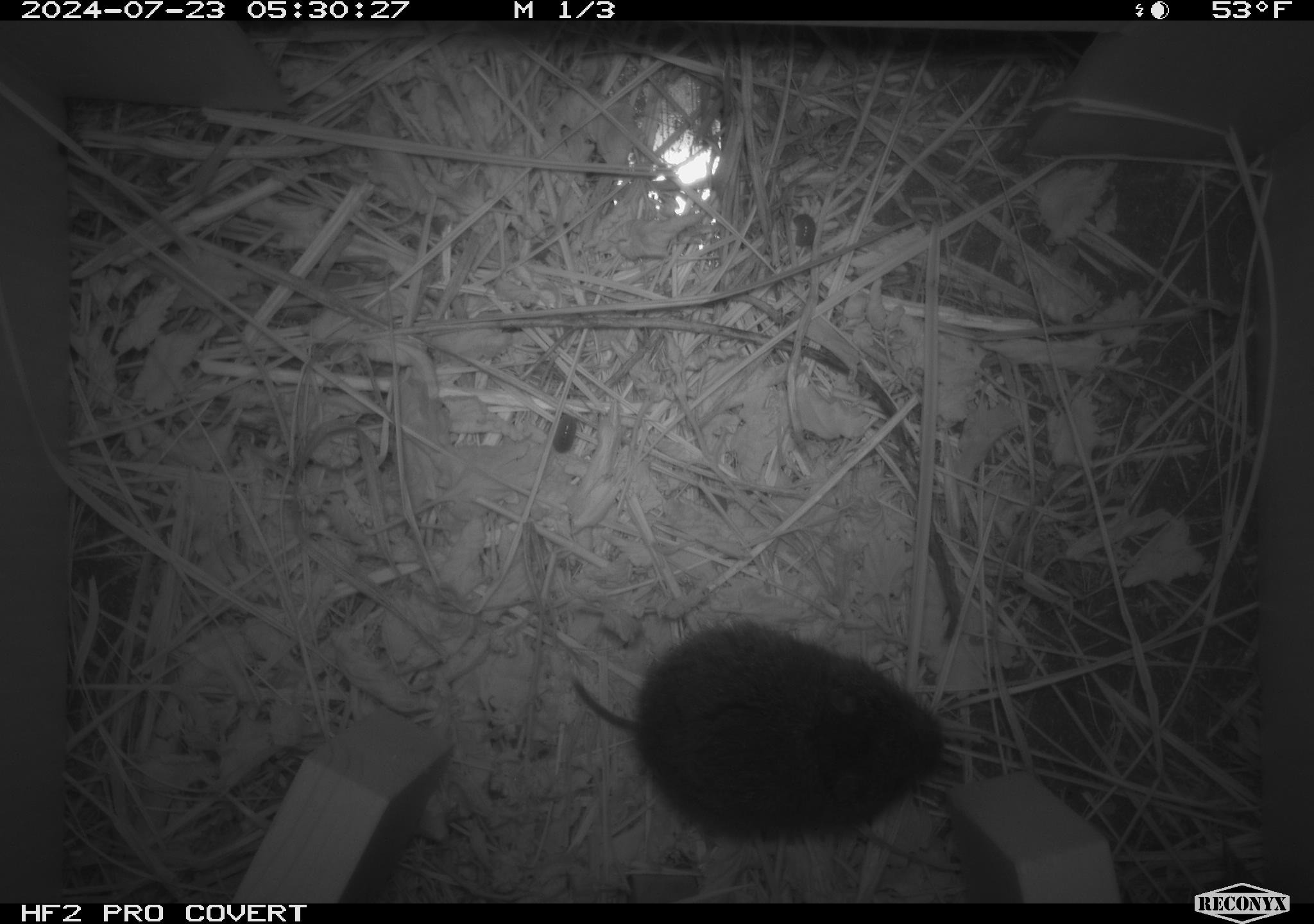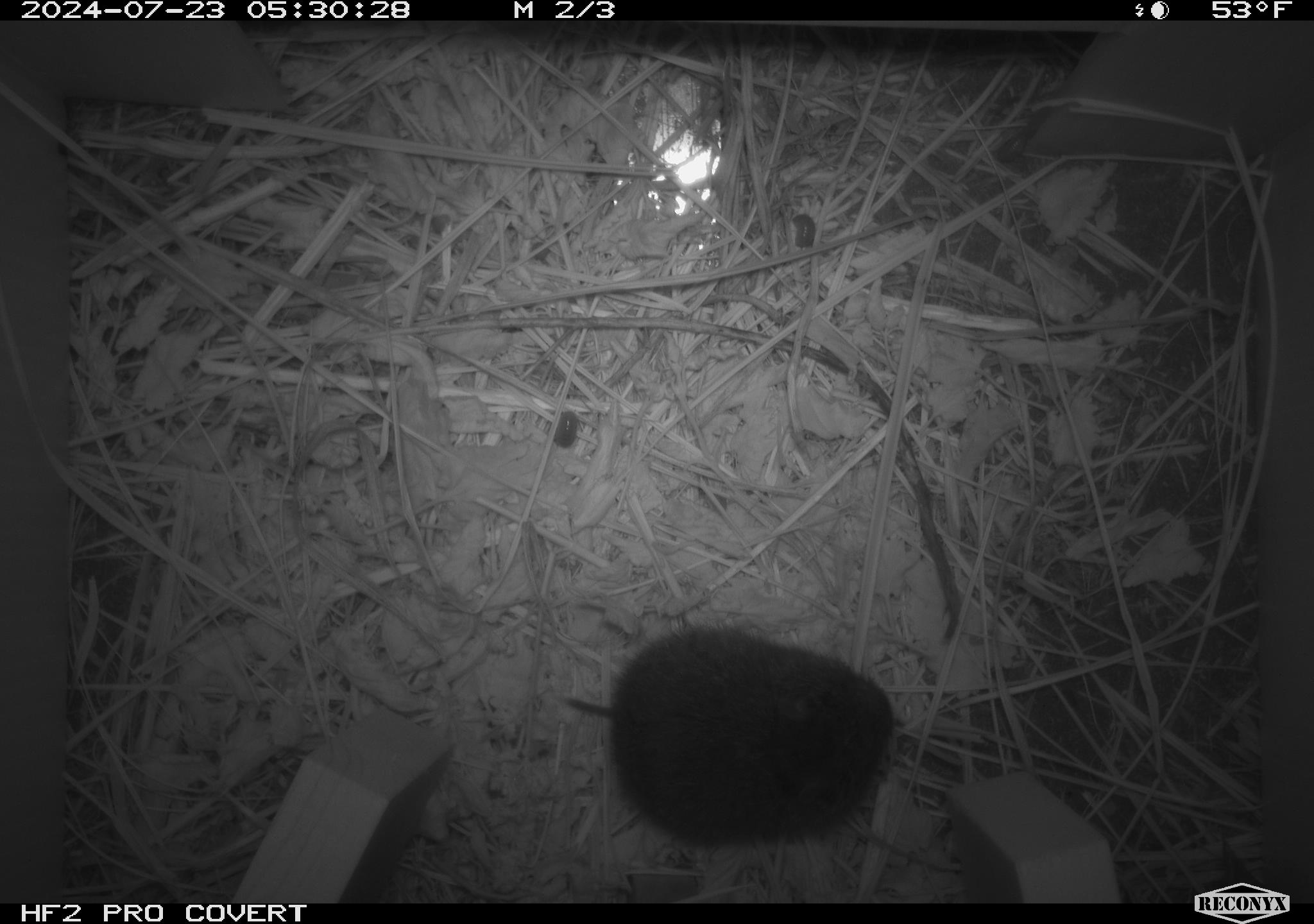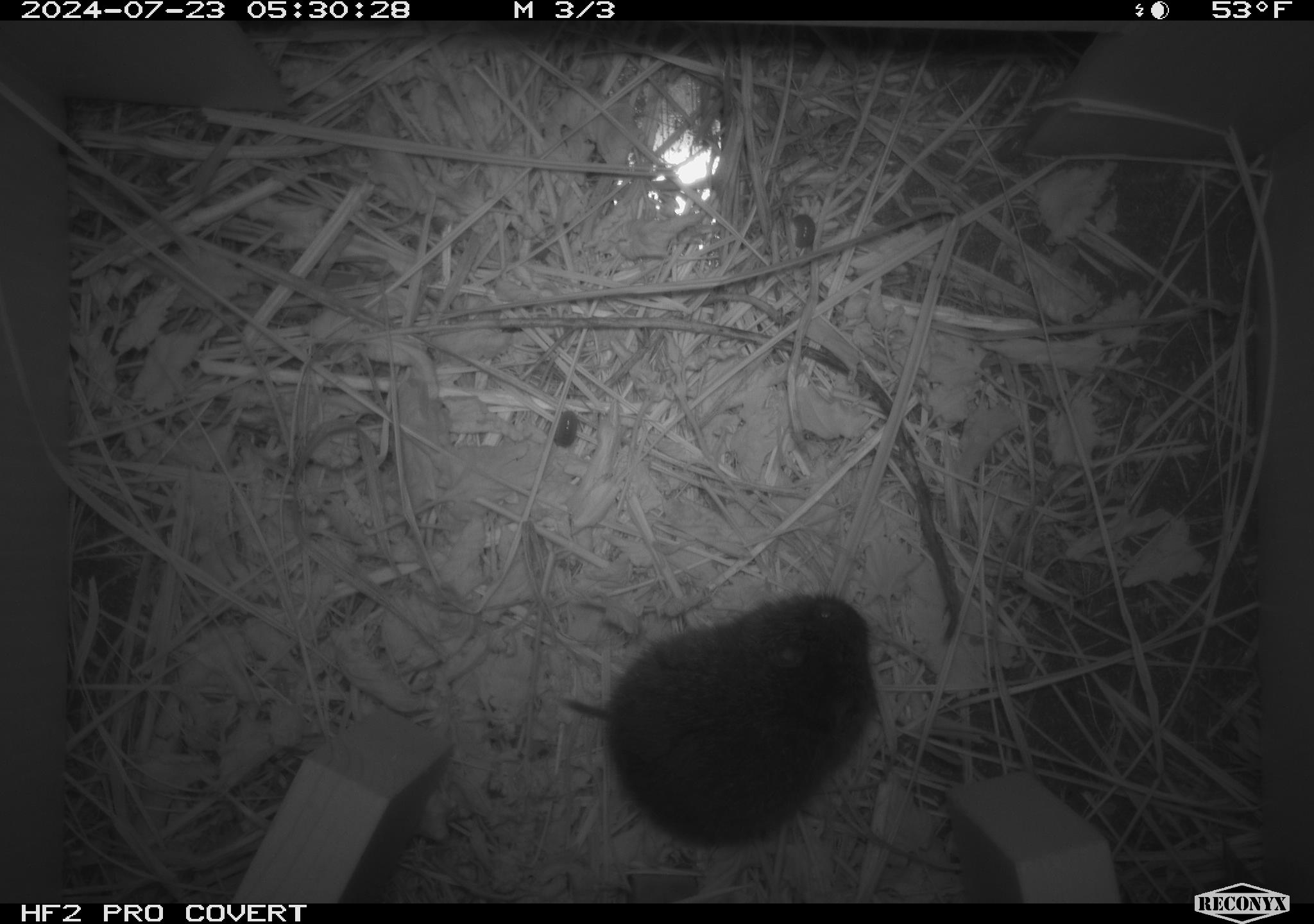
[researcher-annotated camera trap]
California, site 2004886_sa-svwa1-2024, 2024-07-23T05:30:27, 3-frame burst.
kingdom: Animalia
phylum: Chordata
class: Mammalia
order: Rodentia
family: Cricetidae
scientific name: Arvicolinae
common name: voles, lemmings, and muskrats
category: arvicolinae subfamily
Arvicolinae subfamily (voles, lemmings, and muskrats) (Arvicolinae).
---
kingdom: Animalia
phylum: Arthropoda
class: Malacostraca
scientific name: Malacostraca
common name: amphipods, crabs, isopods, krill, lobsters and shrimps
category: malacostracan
————
### [About this exercise]
Output every line of the records above unchanged, and keep the pictures out.

### [Task solution]
[researcher-annotated camera trap]
California, site 2004886_sa-svwa1-2024, 2024-07-23T05:30:27, 3-frame burst.
kingdom: Animalia
phylum: Chordata
class: Mammalia
order: Rodentia
family: Cricetidae
scientific name: Arvicolinae
common name: voles, lemmings, and muskrats
category: arvicolinae subfamily
Arvicolinae subfamily (voles, lemmings, and muskrats) (Arvicolinae).
---
kingdom: Animalia
phylum: Arthropoda
class: Malacostraca
scientific name: Malacostraca
common name: amphipods, crabs, isopods, krill, lobsters and shrimps
category: malacostracan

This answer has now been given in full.